* _PASSAGE FOR REVIEW_:
Saturday, January 30, 2016

Exploring Chicago Crime and Housing Price Data

by Harold Li

Note from the bloggers: Barbara and I started DataBucket last year as a platform for us to explore our interest in data science. Our goal was to answer any questions that interested us - at first, it was sports analytics, then it was about food safety and restaurants, and then it was about startups and social media, and we also touched on the financial markets.

However, upon reviewing and reflecting on our DataBucket content in 2015, we realized that we were too focused on publishing popular content, rather than delving into projects that would enhance our data science toolkit.

Thus, we will be publishing less in 2016, and will be focusing on longer term projects. Our blog posts will appear much more explanatory rather than trying to prove a point, as we want to document our progress throughout our year.

This post on Chicago crime rates and housing price data is the first of a series of projects we plan to tackle in 2016. Please feel free to give feedback or provide any suggestions on further analysis.

I've always been interested in learning more about the relationship between crime rates and housing prices. When I was growing up, I would always hear my mother talking to other aunties, saying something like, "Yeah we moved here because it was a safer neighborhood. It's more expensive though but it's worth it." When I moved into the city, my fellow peers would always compare rent to how safe the area is. They would say, "Yeah, it's cheaper there, but the area is kinda sketchy."

Thus, I wanted to take a deeper dive into exploring the relationship between living costs and crime. To explore this relationship, I needed to find robust datasets for both metrics. The Zillow API had some promising housing data, but the Trulia API provided weekly averages and metrics of listed housing prices in each neighborhood. In terms of crime rates, New York City did not have detailed data on crimes. However, Chicago's Open Source platform has a massive dataset detailing all crimes that have occurred in the 21st Century. With these datasets, I decided to focus on Chicago and to answer three questions about the city:

1) How do we best quantify the relationship between crime rates and housing prices in Chicago?

* _INFORMATION SUPPLIED_:
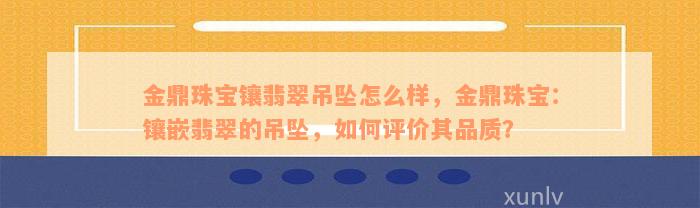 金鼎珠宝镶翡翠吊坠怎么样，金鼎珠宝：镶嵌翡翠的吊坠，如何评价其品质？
==
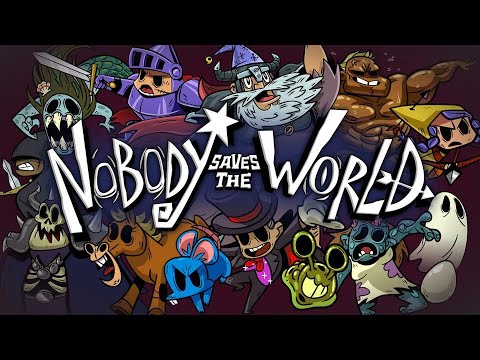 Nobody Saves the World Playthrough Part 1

* _EXERCISE TASKS_:
1. Return the passage from "Note from the" up to and including "data science toolkit." in the blog post on Chicago crime and housing prices, word for word.
2. Resume the blog post on Chicago crime and housing prices, picking up right after its final sentence.

* _ANSWER LIST_:
1.
Note from the bloggers: Barbara and I started DataBucket last year as a platform for us to explore our interest in data science. Our goal was to answer any questions that interested us - at first, it was sports analytics, then it was about food safety and restaurants, and then it was about startups and social media, and we also touched on the financial markets.

However, upon reviewing and reflecting on our DataBucket content in 2015, we realized that we were too focused on publishing popular content, rather than delving into projects that would enhance our data science toolkit.

2.
2) Do increases or decreases in crime activity affect housing prices in Chicago?

3) How do crime rates in Chicago vary at different times of the week?

Cleaning the Data

We had to clean the datasets quite extensively, as the Trulia API had a list of neighborhoods of Chicago it had prices for, while the crime dataset listed only the location of each crime in longitude and latitude. Ultimately, we used Craig M. Booth's Github code to map these locations to a list of neighborhoods as defined by the Chicago Open Source portal.  Unfortunately, this neighborhood list is different from the Trulia neighborhood lists, so we mapped Trulia neighborhoods to the Chicago Open Source list. See my iPython Notebook in my Github for implementation details.

Part 1: Relationship between Crime Rates and Housing Prices in Chicago

With clean data in hand, we were able to count the number of crimes that occurred between 2012-2015 for each neighborhood and divide by its population to get a crime rate (i.e. the number of crimes an average person would commit in the past 4 years). We also averaged all the price listings for each neighborhood for that period of time to get an average housing price for each neighborhood. The following graphs that data, with the size of the data points representing the average number of house listings per neighborhood:

The best fit to this relationship was in fact a lasso regression, a form of regularized regression that puts constraints on the number of explanatory variables used in order to reduce bias. The best predictors for crime rates ended up being the inverse of price (1/Price) and the inverse of the squared price (1/Price^2). As a result, we conclude that there is a fairly strong inverse relationship between housing prices and crime rates.

The clear outlier to this relationship is the Loop neighborhood, Chicago's core business center. It has the 3rd highest housing prices, but the 6th highest crime rate. Why is it such an anomaly? The best answer may lie in our use of population to calculate the crime rate. The loop's official population is around 30,000 but far more people commute to this area every day. As crime rate is the ratio between number of crimes and residential population, the Loop's crime ratio is thus skewed upwards.

Part 2: Do Changes in Crime Activity Affect Housing Prices?

With historical data on crimes and housing prices dating back in 2012, we can trace how crime activity has changed in each neighborhood over time and whether we've seen correlated changes in housing prices as well. I would imagine that macroeconomic factors such as inflation, supply and demand, employment figures would play a larger role, but I would also argue that crime rates may also be a good indicator of the housing market.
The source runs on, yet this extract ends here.